#### Exercise requirements:
1. In the press release on Gordon v. Geiger, which statute did the Court cite when it said children must be sworn during interviews?
2. Reproduce word for word the stretch of the press release on Gordon v. Geiger from "(PRESS RELEASE JET)" through "future court proceedings.".
3. Turn the paragraph of the press release on Gordon v. Geiger that opens "Cowden was appointed to represent the mother" into a short list that keeps its main facts.

Selected passage: Begin

(PRESS RELEASE JET) October 25, 2017
On Sept. 27, 2017, a pro bono client represented by Tami D. Cowden, Las Vegas attorney at Greenberg Traurig, LLP benefited from a published opinion outlining specific requirements for interviewing child witnesses in the Nevada Supreme Court setting precedent for future court proceedings.
In Gordon v. Geiger, 133 Nev. Adv. Op. 69, the Supreme Court reversed a district court order that had increased a father’s visitation time, and placed certain restrictions on the mother’s exercise of primary physical custody. The Supreme Court determined that the mother’s due process rights had been violated, because the mother had not received sufficient notice that such issues would be addressed, and was not afforded an opportunity to rebut the allegations made by the District Court. The Supreme Court also determined that the lower court’s order was not supported by sufficient evidence, because it had been based on unrecorded interviews with the minor children. The Supreme Court also provided guidance for such interviews, requiring that NRS 50.500, et. seq, and NRCP 16.215 must be followed. Among the requirements are that the interview must be recorded, and the parties must be afforded the opportunity for cross examination. The Court also noted that children must be sworn during such interviews, citing NRS 50.035.
Cowden was appointed to represent the mother after the court had referred the matter to Nevada’s Appellate Pro Bono Program, having determined that appointment of pro bono counsel could assist the court in reviewing the appeal. The Nevada Supreme Court, Legal Aid Center of Southern Nevada, and the Pro Bono Committee of the State Bar of Nevada’s Appellate Litigation Section established the Appellate Pro Bono Program to provide pro bono attorneys for eligible unrepresented parties in certain civil appeals and writ petitions. This is Cowden’s second time participating in the program. Her first representation in the program also resulted in a published Nevada Supreme Court opinion favoring her client: Lewis v. Lewis, 132 Nev. Adv. Op 46 (2016).

Selected passage: End
Input data: Begin

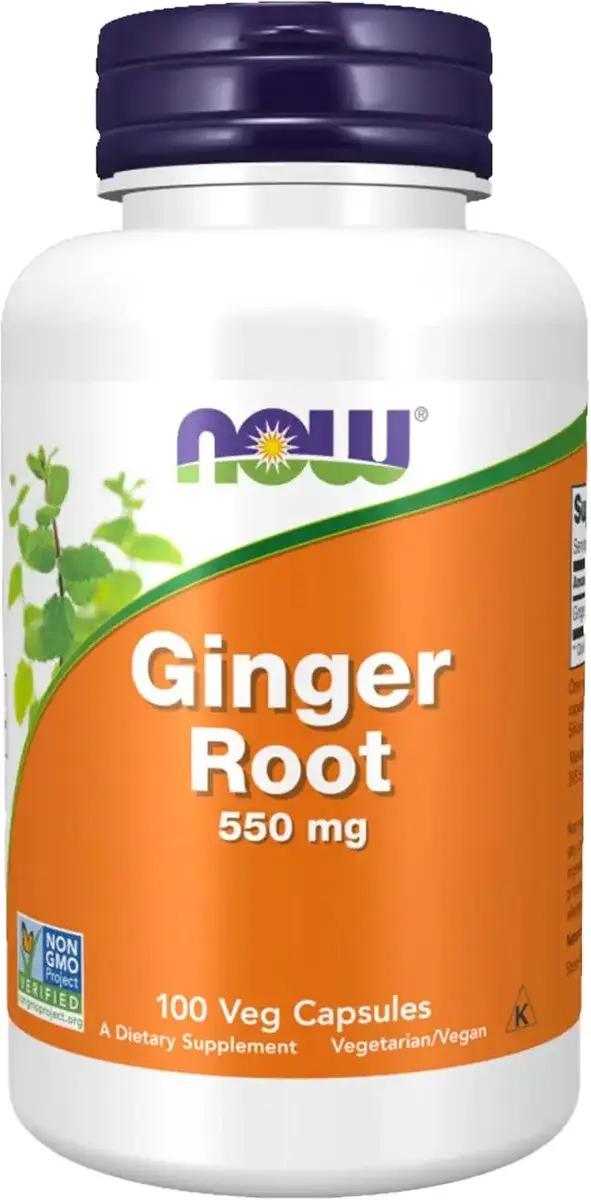 Now Foods Gemberwortel 550mg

Input data: End

#### Answers for each item:
1. NRS 50.035

2.
(PRESS RELEASE JET) October 25, 2017
On Sept. 27, 2017, a pro bono client represented by Tami D. Cowden, Las Vegas attorney at Greenberg Traurig, LLP benefited from a published opinion outlining specific requirements for interviewing child witnesses in the Nevada Supreme Court setting precedent for future court proceedings.

3.
- Cowden was appointed to represent the mother after the court referred the matter to Nevada's Appellate Pro Bono Program, finding that pro bono counsel could help it review the appeal.
- The program was set up by the Nevada Supreme Court, Legal Aid Center of Southern Nevada, and the Pro Bono Committee of the State Bar of Nevada's Appellate Litigation Section.
- It provides pro bono attorneys for eligible unrepresented parties in certain civil appeals and writ petitions.
- This was Cowden's second time in the program.
- Her first case in the program also led to a published Nevada Supreme Court opinion favoring her client: Lewis v. Lewis, 132 Nev. Adv. Op 46 (2016).